[YOUR OBJECTIVE] Produce a verbatim copy of the records, and keep the images out of it.

THE INPUT below:

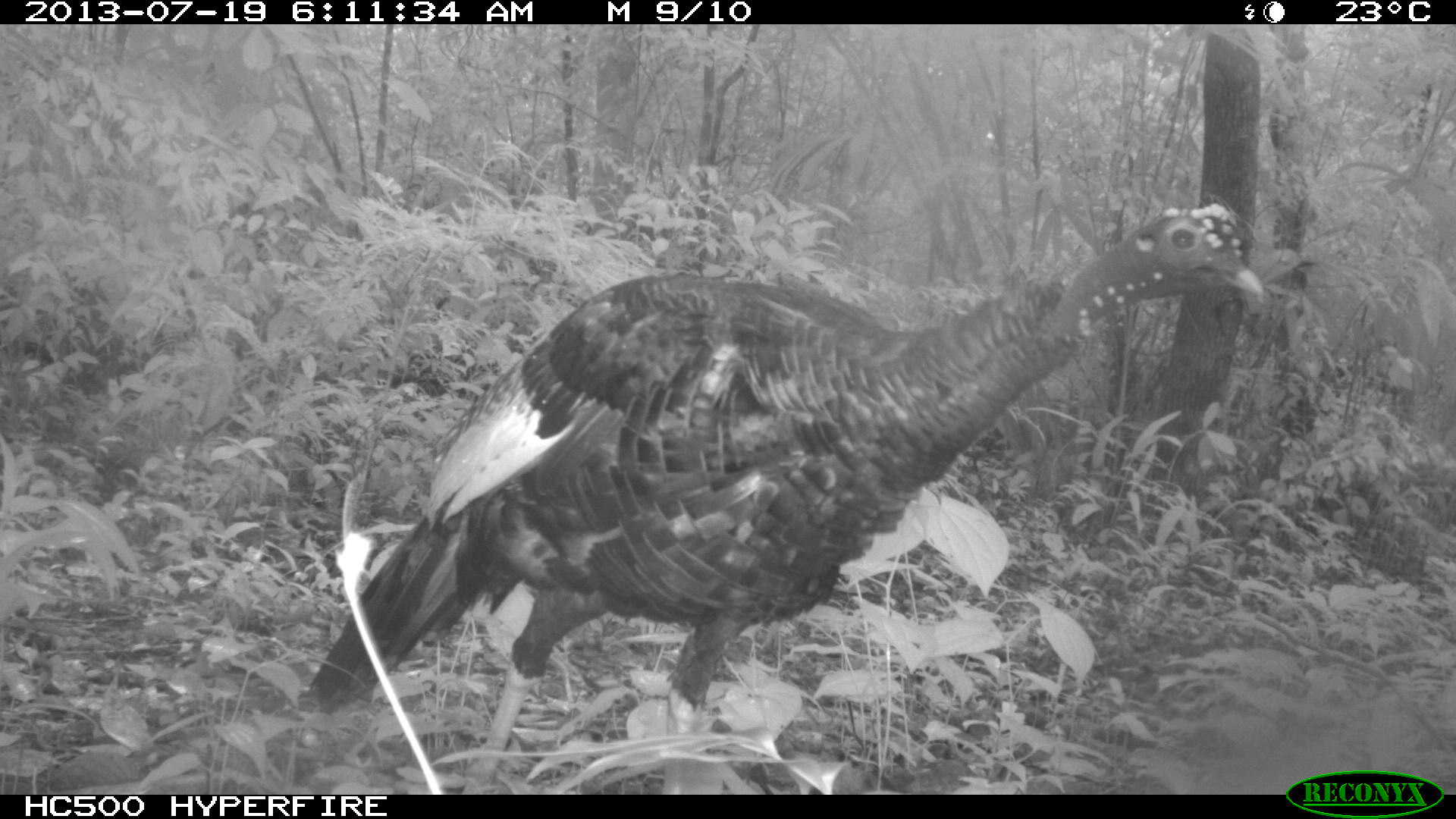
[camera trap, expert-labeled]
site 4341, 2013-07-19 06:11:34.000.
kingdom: Animalia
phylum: Chordata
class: Aves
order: Galliformes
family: Phasianidae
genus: Meleagris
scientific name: Meleagris ocellata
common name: ocellated turkey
Meleagris ocellata (ocellated turkey), count 1, sex male.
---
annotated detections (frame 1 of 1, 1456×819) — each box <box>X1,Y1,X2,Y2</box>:
meleagris ocellata: <box>308,203,1264,794</box>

End of THE INPUT.

[WORKED SOLUTION]
[camera trap, expert-labeled]
site 4341, 2013-07-19 06:11:34.000.
kingdom: Animalia
phylum: Chordata
class: Aves
order: Galliformes
family: Phasianidae
genus: Meleagris
scientific name: Meleagris ocellata
common name: ocellated turkey
Meleagris ocellata (ocellated turkey), count 1, sex male.
---
annotated detections (frame 1 of 1, 1456×819) — each box <box>X1,Y1,X2,Y2</box>:
meleagris ocellata: <box>308,203,1264,794</box>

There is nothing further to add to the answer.